**PASSAGE SHOWN**:

####

Healthwatch Northamptonshire decided to carry out this piece of work following a number of changes to services, including the change in venue of Daventry East children’s centre in December 2014.
There was also a reduction of hours and change in venues at five other children’s centres across Northamptonshire (Highfield in Wellingborough, Manor in Raunds and Nene Lakes in Earls Barton plus Brixworth and Roade).
Helen Statham, of Healthwatch Northamptonshire said “Based on the work we did talking to parents/carers, staff and volunteers at children’s centres and libraries, we concluded that the narrowing focus of children’s centres; the reduction of children’s centre sessions open to all families, combined with the shift of some services from children’s centres to libraries has had a negative impact.
“We found that the working relationships between library services and children’s centres to deliver services for under fives is improving, however there are still issues to address such as families who need extra support are not being referred to children’s centres from libraries.”
Healthwatch has recommended an independent evaluation of the service so that all families needing help are being identified as quickly as possible and know where to go.
Mrs Statham said: “We are keen to work with Northamptonshire County Council to further explore the views and experiences of parents and carers, as well as staff and volunteers, to ensure that families are able to easily access help and support at the right time and the right place for them.”
A Northamptonshire County Council spokesman said: “We welcome the positive comments in this report and note the areas recommended for improvement.
“We are committed to delivering the very best services for children and families and this is why we decided to review the way we deliver those services. The changes we introduced have enabled us to provide support in the right place at the right time and to provide help to families where they most need it – in or near their homes.
“We are already addressing many of the issues raised in the Healthwatch report and will be looking at areas such as facilities in libraries, the timing of activities and the training and recruitment of volunteers.
“We are now one year into the new model and we will be using this report as part of our own review into the effectiveness of our services for children and families in Northamptonshire.”

####

Entries on spatial positioning
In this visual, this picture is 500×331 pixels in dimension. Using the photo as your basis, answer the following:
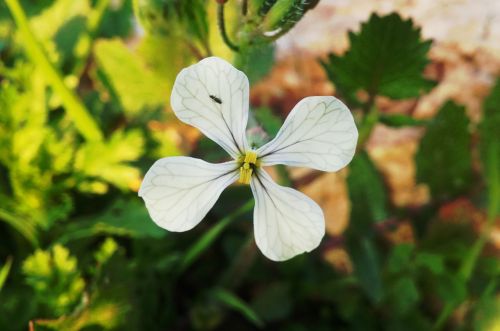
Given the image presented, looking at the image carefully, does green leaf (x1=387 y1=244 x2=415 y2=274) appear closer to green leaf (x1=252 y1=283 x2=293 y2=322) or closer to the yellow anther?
green leaf (x1=252 y1=283 x2=293 y2=322)

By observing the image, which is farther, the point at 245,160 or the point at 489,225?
the point at 489,225

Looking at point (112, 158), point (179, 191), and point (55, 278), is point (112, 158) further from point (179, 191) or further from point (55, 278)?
point (179, 191)

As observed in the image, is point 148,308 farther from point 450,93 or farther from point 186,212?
point 450,93

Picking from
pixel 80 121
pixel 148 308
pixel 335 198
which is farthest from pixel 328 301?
pixel 80 121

####

**WHAT YOU ARE ASKED TO DO**:
Please repeat the article on Northamptonshire children's centres in full, word for word. The entries aren't needed here.

**RESULT OF THIS EXERCISE**:
Healthwatch Northamptonshire decided to carry out this piece of work following a number of changes to services, including the change in venue of Daventry East children’s centre in December 2014.
There was also a reduction of hours and change in venues at five other children’s centres across Northamptonshire (Highfield in Wellingborough, Manor in Raunds and Nene Lakes in Earls Barton plus Brixworth and Roade).
Helen Statham, of Healthwatch Northamptonshire said “Based on the work we did talking to parents/carers, staff and volunteers at children’s centres and libraries, we concluded that the narrowing focus of children’s centres; the reduction of children’s centre sessions open to all families, combined with the shift of some services from children’s centres to libraries has had a negative impact.
“We found that the working relationships between library services and children’s centres to deliver services for under fives is improving, however there are still issues to address such as families who need extra support are not being referred to children’s centres from libraries.”
Healthwatch has recommended an independent evaluation of the service so that all families needing help are being identified as quickly as possible and know where to go.
Mrs Statham said: “We are keen to work with Northamptonshire County Council to further explore the views and experiences of parents and carers, as well as staff and volunteers, to ensure that families are able to easily access help and support at the right time and the right place for them.”
A Northamptonshire County Council spokesman said: “We welcome the positive comments in this report and note the areas recommended for improvement.
“We are committed to delivering the very best services for children and families and this is why we decided to review the way we deliver those services. The changes we introduced have enabled us to provide support in the right place at the right time and to provide help to families where they most need it – in or near their homes.
“We are already addressing many of the issues raised in the Healthwatch report and will be looking at areas such as facilities in libraries, the timing of activities and the training and recruitment of volunteers.
“We are now one year into the new model and we will be using this report as part of our own review into the effectiveness of our services for children and families in Northamptonshire.”